**DATA EXCERPT**
####

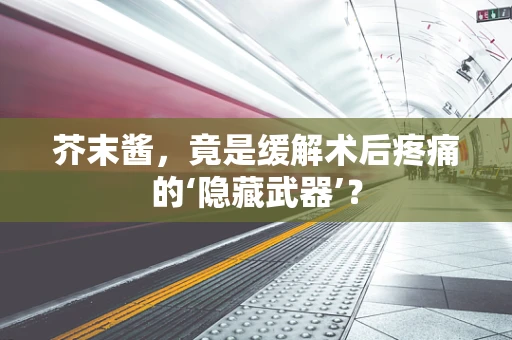 芥末酱，竟是缓解术后疼痛的‘隐藏武器’？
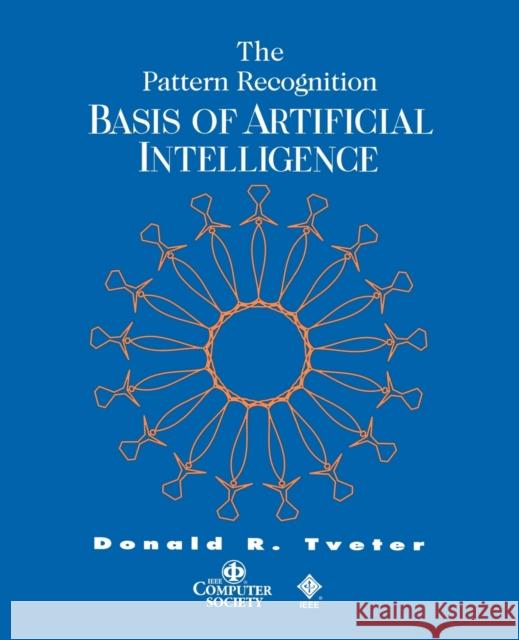 Pattern Recognition Basis Artificial Intelligence Tveter, Donald 9780818677960 IEEE Computer Society Press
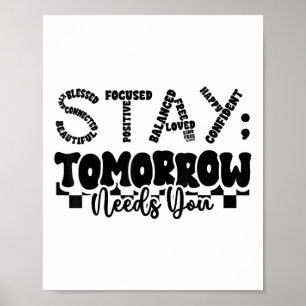Mental Health Stay Tomorrow Suicide Prevention Awa Poster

####

**AIM OF THE TASK**
Every line above should be copied exactly; do not carry over the pictures.

**WRITTEN ANSWER**
 芥末酱，竟是缓解术后疼痛的‘隐藏武器’？
 Pattern Recognition Basis Artificial Intelligence Tveter, Donald 9780818677960 IEEE Computer Society Press
Mental Health Stay Tomorrow Suicide Prevention Awa Poster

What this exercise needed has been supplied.